I am not putting down the exos but in my opinion the zoomeds look much nicer. One thing that I noticed is the portion of glass below the vent is shorter on the zoomeds. On the 24" tanks this doesn't matter much but on the 18" exo I have it kinda cuts down on the viewable space. Also, I hear a lot about latches failing on zoomeds, but I have never had any trouble with them, and that is going on over 2 years. My guess is people are breaking them by trying to open them with just one hand, which you cannot do successfully. I do wish that they came in the larger sizes like the exos, but I don’t ever see that happening based on the design. Just my thoughts....


----------



## kyle1745 (Feb 15, 2004)

I can only speak for aquariums and exo terras, but exo terras are great.

You can make about anything work but with hoe much work and money. In the end I have tried a few things over the years and exo terras have been by far the easiest to covert into PDF ready habitats. Little effort and they vent a lot better than aquariums.


----------



## Leidig (Apr 10, 2009)

kyle1745 said:


> I can only speak for aquariums and exo terras, but exo terras are great.
> 
> You can make about anything work but with hoe much work and money. In the end I have tried a few things over the years and exo terras have been by far the easiest to covert into PDF ready habitats. Little effort and they vent a lot better than aquariums.


I completely agree. Well put.


----------



## RentaPig311 (Jul 6, 2009)

I use Zoomed. They are cheaper than exo's and I prefer the single pane window. In my opinion they just looker nicer than regular aquariums.


----------



## Arrynia (Dec 27, 2009)

Doesnt the front Exo-Terra vent have to be fly-proofed thus rendering it useless for ventilation? What about the slight crack between the doors? And the top screen, can flies get through the mesh?


----------



## calvinyhob (Dec 18, 2007)

Arrynia said:


> Doesnt the front Exo-Terra vent have to be fly-proofed thus rendering it useless for ventilation? What about the slight crack between the doors? And the top screen, can flies get through the mesh?


some screen takes care of the front vent, you can use tubing cut with a slit or i use these from work (Staples Slide-Grip Report Covers | Staples®) the plastic piece (we have black) that holds this all together looks like its ment to be on the front of an exo, top screen is always replaced with glass for me to help keep humidity up


----------



## MeiKVR6 (Sep 16, 2008)

I use both... Front opening stuff makes life SO much easier than reaching thru the top.

Even front conversion kits often end up MORE expensive than a ZooMed. (20G high aquarium $30-$40 + conversion kit ~$27 + shipping both + silicone + time) 
Whereas a 12X12X18 ZooMed of similar size = $50.00

The vent under the glass in a ZooMed terrarium isn't open enough for most flies to escape and the gaps between the glass is VERY small... The top has a couple spots for wires - but electrical tape covers that easily. 

My vote is for ZooMed - Although I don't have experience with Exo - I'd imagine it's very similar.

# Items
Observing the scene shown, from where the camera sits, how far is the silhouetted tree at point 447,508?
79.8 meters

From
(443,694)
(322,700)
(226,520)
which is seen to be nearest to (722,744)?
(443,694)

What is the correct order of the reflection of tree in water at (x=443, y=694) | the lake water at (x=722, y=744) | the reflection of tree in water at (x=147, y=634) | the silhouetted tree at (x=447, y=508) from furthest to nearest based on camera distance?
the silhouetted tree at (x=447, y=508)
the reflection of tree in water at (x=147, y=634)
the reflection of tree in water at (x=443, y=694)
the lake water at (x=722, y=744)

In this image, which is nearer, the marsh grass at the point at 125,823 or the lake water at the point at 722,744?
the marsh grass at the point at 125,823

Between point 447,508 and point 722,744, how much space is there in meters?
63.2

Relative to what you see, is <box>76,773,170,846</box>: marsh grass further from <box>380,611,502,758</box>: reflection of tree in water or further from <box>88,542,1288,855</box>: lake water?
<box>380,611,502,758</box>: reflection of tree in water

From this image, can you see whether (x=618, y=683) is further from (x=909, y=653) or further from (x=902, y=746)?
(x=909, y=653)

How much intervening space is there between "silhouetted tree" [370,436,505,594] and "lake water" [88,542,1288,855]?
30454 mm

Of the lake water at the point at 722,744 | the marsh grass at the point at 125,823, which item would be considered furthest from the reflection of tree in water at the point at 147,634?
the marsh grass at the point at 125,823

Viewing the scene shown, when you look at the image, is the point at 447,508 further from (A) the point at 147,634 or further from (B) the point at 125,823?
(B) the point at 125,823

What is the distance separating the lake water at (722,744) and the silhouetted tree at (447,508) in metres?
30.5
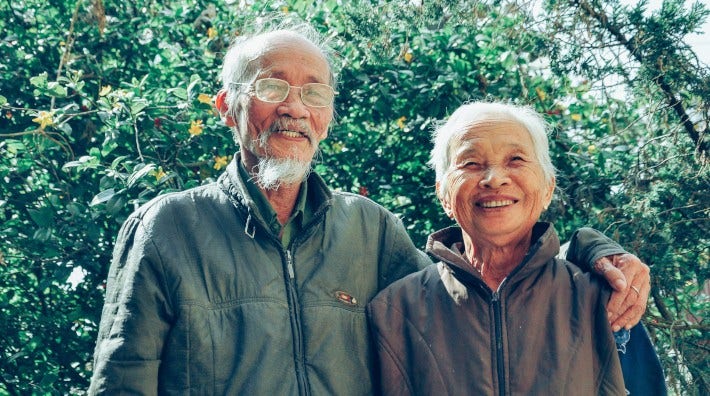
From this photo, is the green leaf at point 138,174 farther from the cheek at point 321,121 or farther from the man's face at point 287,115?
the cheek at point 321,121

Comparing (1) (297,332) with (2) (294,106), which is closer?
(1) (297,332)

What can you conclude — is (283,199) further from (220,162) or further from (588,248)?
(220,162)

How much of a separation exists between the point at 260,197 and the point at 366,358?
0.60m

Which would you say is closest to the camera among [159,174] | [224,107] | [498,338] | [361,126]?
[498,338]

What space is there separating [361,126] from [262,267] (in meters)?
2.04

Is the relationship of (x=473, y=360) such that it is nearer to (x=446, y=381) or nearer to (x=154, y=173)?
(x=446, y=381)

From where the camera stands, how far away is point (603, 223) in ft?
13.1

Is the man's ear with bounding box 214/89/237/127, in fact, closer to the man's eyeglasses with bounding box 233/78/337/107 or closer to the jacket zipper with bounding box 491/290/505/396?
the man's eyeglasses with bounding box 233/78/337/107

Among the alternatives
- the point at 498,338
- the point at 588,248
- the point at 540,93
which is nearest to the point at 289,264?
the point at 498,338

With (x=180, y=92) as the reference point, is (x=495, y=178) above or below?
below

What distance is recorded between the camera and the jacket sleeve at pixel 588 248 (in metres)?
2.55

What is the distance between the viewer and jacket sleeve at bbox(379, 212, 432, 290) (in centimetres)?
288

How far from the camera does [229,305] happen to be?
2504mm

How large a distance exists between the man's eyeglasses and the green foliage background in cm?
108
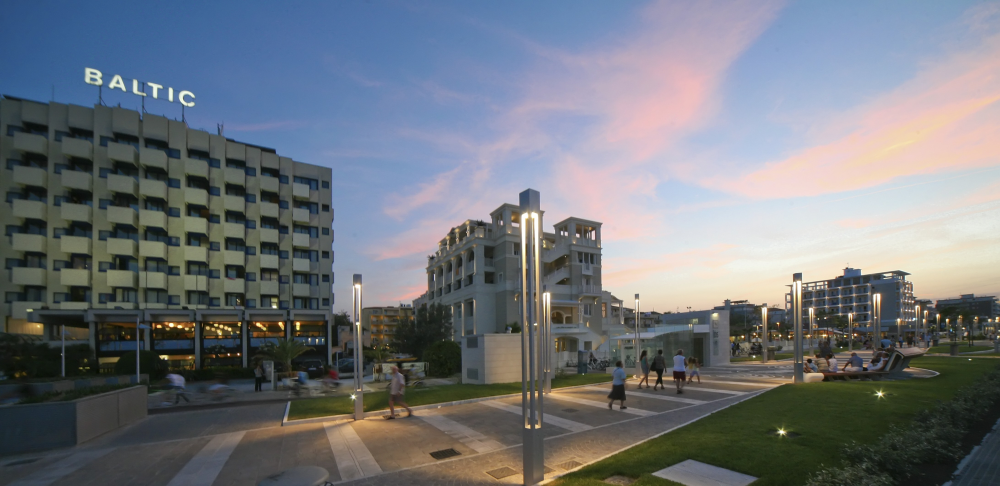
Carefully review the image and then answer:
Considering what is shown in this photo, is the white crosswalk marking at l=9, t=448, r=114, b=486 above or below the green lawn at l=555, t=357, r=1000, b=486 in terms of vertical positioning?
below

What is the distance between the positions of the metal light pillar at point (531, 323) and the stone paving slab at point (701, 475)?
6.53ft

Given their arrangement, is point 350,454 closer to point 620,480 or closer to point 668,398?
point 620,480

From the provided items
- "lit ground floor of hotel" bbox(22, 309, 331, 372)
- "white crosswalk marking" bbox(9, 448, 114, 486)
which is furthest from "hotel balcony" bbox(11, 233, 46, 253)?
"white crosswalk marking" bbox(9, 448, 114, 486)

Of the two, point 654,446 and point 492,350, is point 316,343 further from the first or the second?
point 654,446

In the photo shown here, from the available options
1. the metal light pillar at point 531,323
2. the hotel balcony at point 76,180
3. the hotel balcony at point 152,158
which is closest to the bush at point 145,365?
the hotel balcony at point 76,180

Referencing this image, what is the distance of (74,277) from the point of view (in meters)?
38.5

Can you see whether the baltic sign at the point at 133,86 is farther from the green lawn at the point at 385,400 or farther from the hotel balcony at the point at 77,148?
the green lawn at the point at 385,400

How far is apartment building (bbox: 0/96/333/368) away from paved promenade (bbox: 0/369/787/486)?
30.7 metres

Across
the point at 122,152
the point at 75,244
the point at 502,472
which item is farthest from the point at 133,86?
the point at 502,472

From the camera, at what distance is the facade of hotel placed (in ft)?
168

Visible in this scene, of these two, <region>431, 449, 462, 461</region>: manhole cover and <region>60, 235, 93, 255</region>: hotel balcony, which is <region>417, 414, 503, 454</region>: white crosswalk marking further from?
<region>60, 235, 93, 255</region>: hotel balcony

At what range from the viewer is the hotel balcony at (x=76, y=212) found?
1511 inches

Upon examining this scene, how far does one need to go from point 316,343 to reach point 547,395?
117ft

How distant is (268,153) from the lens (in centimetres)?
4797
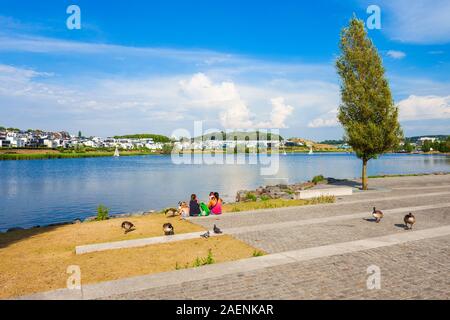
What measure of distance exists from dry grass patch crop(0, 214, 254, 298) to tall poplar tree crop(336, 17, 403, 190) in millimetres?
18907

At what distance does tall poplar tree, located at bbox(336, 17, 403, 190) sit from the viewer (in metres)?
27.6

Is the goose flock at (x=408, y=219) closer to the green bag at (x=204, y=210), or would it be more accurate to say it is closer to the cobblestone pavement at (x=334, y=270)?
the cobblestone pavement at (x=334, y=270)

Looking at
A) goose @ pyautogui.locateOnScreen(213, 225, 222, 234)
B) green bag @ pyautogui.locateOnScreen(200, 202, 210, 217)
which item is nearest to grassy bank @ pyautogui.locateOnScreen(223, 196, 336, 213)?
green bag @ pyautogui.locateOnScreen(200, 202, 210, 217)

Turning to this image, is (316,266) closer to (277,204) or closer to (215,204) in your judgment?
(215,204)

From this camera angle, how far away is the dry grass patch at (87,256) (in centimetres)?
901

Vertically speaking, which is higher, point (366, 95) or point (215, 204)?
point (366, 95)

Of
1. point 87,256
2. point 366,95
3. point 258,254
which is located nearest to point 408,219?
point 258,254

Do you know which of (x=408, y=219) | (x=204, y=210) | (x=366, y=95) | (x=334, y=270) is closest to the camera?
(x=334, y=270)

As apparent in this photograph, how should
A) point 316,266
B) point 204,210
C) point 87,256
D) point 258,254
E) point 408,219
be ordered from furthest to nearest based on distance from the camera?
point 204,210, point 408,219, point 87,256, point 258,254, point 316,266

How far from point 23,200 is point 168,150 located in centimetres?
15760

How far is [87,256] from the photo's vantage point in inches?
434

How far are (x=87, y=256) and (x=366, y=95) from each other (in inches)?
961

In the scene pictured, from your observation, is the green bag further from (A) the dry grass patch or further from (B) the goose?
(B) the goose
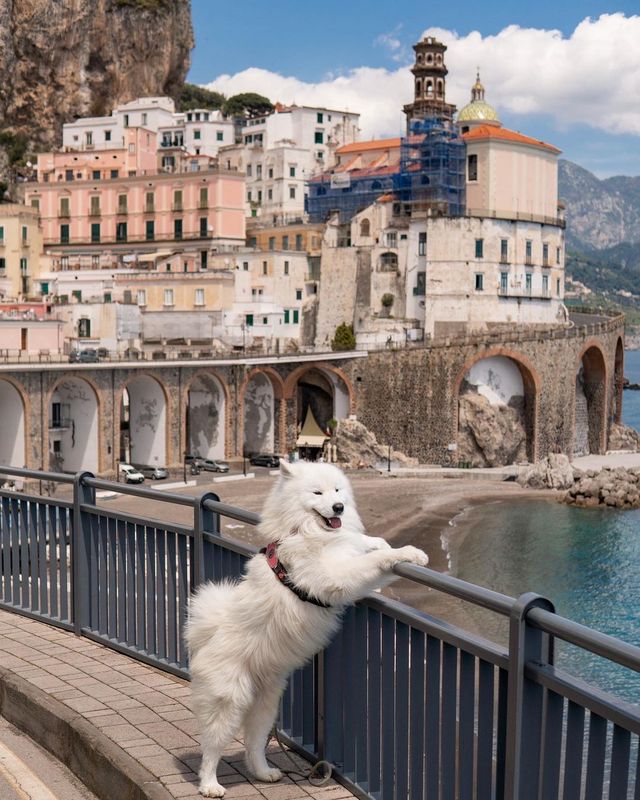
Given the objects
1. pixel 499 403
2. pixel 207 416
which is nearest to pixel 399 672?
pixel 207 416

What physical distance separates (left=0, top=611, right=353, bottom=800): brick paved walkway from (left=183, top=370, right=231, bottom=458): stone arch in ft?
169

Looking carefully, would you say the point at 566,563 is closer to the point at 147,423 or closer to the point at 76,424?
the point at 147,423

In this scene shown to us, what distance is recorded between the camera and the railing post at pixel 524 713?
464 centimetres

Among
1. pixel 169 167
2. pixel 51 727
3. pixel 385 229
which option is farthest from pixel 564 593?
pixel 169 167

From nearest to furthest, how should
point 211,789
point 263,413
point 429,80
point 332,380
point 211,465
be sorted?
point 211,789, point 211,465, point 263,413, point 332,380, point 429,80

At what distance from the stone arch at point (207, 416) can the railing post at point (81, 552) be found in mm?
51545

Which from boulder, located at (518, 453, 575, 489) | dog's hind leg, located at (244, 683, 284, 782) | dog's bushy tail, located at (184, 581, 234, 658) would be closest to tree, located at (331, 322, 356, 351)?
boulder, located at (518, 453, 575, 489)

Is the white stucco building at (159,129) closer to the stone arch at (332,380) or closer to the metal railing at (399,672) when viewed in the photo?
the stone arch at (332,380)

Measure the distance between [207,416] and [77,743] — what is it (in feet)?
181

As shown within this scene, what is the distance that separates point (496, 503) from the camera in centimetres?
5669

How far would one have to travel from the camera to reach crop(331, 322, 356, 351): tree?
6906 cm

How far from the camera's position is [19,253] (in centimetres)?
7756

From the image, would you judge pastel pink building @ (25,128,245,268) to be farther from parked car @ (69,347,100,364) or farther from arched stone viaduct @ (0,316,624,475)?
parked car @ (69,347,100,364)

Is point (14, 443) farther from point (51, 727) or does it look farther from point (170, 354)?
point (51, 727)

# Exercise prompt
Can you rewrite the paragraph in the terrarium thread that begins "The vent under the glass" as a short bulleted list that keeps its main facts? The items are unrelated to the terrarium thread.

# Finished task
- The vent under the glass in a ZooMed terrarium is not open enough for most flies to escape.
- The gaps between the glass are very small.
- The top has a couple of spots for wires, which electrical tape easily covers.